These circuits are classified as LOW IMPEDANCE circuits and this means the input needs to have a capacitor so the circuit can “push against the capacitor” via the positive rail and produce the required output. If a capacitor is not present, the circuit relies on the low-impedance of the battery. (The output needs to have a capacitor to store the pulses and deliver a DC output.)
This means you cannot put a milliammeter (this is the correct wording for a milli-amp meter) in the positive (input) line and expect the circuit to work correctly. The high-resistance of the meter will cause the output to decrease considerably - because the circuit simply will not work. It needs a low-impedance supply because it requires a very high current due to the fact that the output voltage is being multiplied about 3 times - and the current is further multiplied by two because the inductor is being "charged" for 50% of the time and delivering for 50% of the time.  To maintain a low-impedance supply while taking current-readings, a 1 ohm resistor (brown-black-gold-gold) is placed in the positive line and a multimeter (200mV or 2v range) is connected across the resistor. This means each mV reading will represent 1mA current.
For the PHONE CHARGER circuit, the idle current was less than 0.1mA and could not be read on the meter. The output voltage dropped to 5v (in idle mode) and kept the 1u ceramic capacitor charged.
To turn-on the PWM controller chip requires a reasonably–high current for a very short period of time. This is achieved by the 10u tantalum capacitor and when the chip draws current, a voltage of 5.1v is dropped across the zener. The 10k resistor is needed to quickly discharge the 10u if the power is removed and re-applied. If the 10k is removed, it takes more than 10 seconds to discharge the 10u so it can re-apply the spike of current.
We placed a 47R across the output to check the regulation. It got HOT (200mA) but the output voltage remained at 10v. This is classified as “100% regulation” and is an amazing achievement for microscopic components.
The photo shows the surface-mount components added to the top of the PC board. The SS14 Schottky diode is turned 90 degrees so the additional components can be fitted. This is shown in detail in the second photo above.
If you are connecting a 9v battery snap to the output, remember it is being used “in reverse” and the negative lead must be connected to the positive output on the board so the snap can be connected to another snap on a radio or other device needing 9v.


MODULE 2:
The second module is a 3v to 5v PWM boost circuit with an output current of  500mA (or more under ideal conditions).
It can be purchased on eBay for less than $3.00 posted:

DC-DC Power Supply Converter Step Up Boost Module 1A 3V to 5V

It can be "jacked up" to 12v by changing the value of R1 or R2.

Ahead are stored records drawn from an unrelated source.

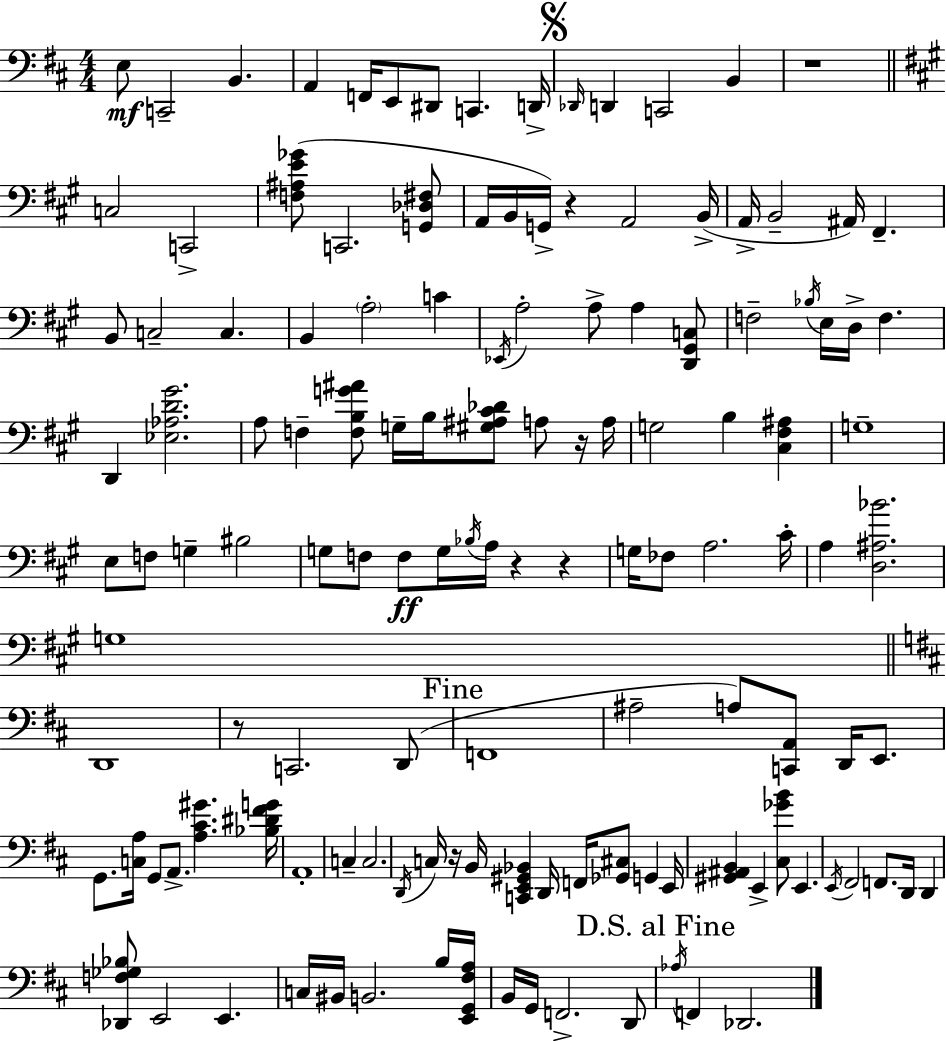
{
  \clef bass
  \numericTimeSignature
  \time 4/4
  \key d \major
  e8\mf c,2-- b,4. | a,4 f,16 e,8 dis,8 c,4. d,16-> | \mark \markup { \musicglyph "scripts.segno" } \grace { des,16 } d,4 c,2 b,4 | r1 | \break \bar "||" \break \key a \major c2 c,2-> | <f ais e' ges'>8( c,2. <g, des fis>8 | a,16 b,16 g,16->) r4 a,2 b,16->( | a,16-> b,2-- ais,16) fis,4.-- | \break b,8 c2-- c4. | b,4 \parenthesize a2-. c'4 | \acciaccatura { ees,16 } a2-. a8-> a4 <d, gis, c>8 | f2-- \acciaccatura { bes16 } e16 d16-> f4. | \break d,4 <ees aes d' gis'>2. | a8 f4-- <f b g' ais'>8 g16-- b16 <gis ais cis' des'>8 a8 | r16 a16 g2 b4 <cis fis ais>4 | g1-- | \break e8 f8 g4-- bis2 | g8 f8 f8\ff g16 \acciaccatura { bes16 } a16 r4 r4 | g16 fes8 a2. | cis'16-. a4 <d ais bes'>2. | \break g1 | \bar "||" \break \key b \minor d,1 | r8 c,2. d,8( | \mark "Fine" f,1 | ais2-- a8) <c, a,>8 d,16 e,8. | \break g,8. <c a>16 g,8 a,8.-> <a cis' gis'>4. <bes dis' fis' g'>16 | a,1-. | c4-- c2. | \acciaccatura { d,16 } c16 r16 b,16 <c, e, gis, bes,>4 d,16 f,16 <ges, cis>8 g,4 | \break e,16 <gis, ais, b,>4 e,4-> <cis ges' b'>8 e,4. | \acciaccatura { e,16 } fis,2 f,8. d,16 d,4 | <des, f ges bes>8 e,2 e,4. | c16 bis,16 b,2. | \break b16 <e, g, fis a>16 b,16 g,16 f,2.-> | d,8 \mark "D.S. al Fine" \acciaccatura { aes16 } f,4 des,2. | \bar "|."
}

There are a number of modules that look exactly like the photos above but the voltage-divider will have different values.
Our module had 20k (203) and (180) where the "180" surface mount resistor was a special value and measured about 150k.
By increasing the value to 270k the output voltage was 8.6v and 330k created an output voltage of 10.5v. You can adjust this value by using a higher value and placing a 1M or 2M2 on top or altering R2. Don't omit R1or the output voltage will rise above 30v.
FB is the "Feedback" pin or Vreference pin and it needs to see about 1.2v. Rather than going into the formula to determine the output voltage, it is much easier to change the values of R1 and R2 and measure the output.
Increasing R1 will increase the output voltage. And placing a 220k across the 20k resistor will increase the output from 8.6v to 9.4v.   It is much easier to put a resistor across R2 than replace R1.

ooo00000oooo
 

17-6-2013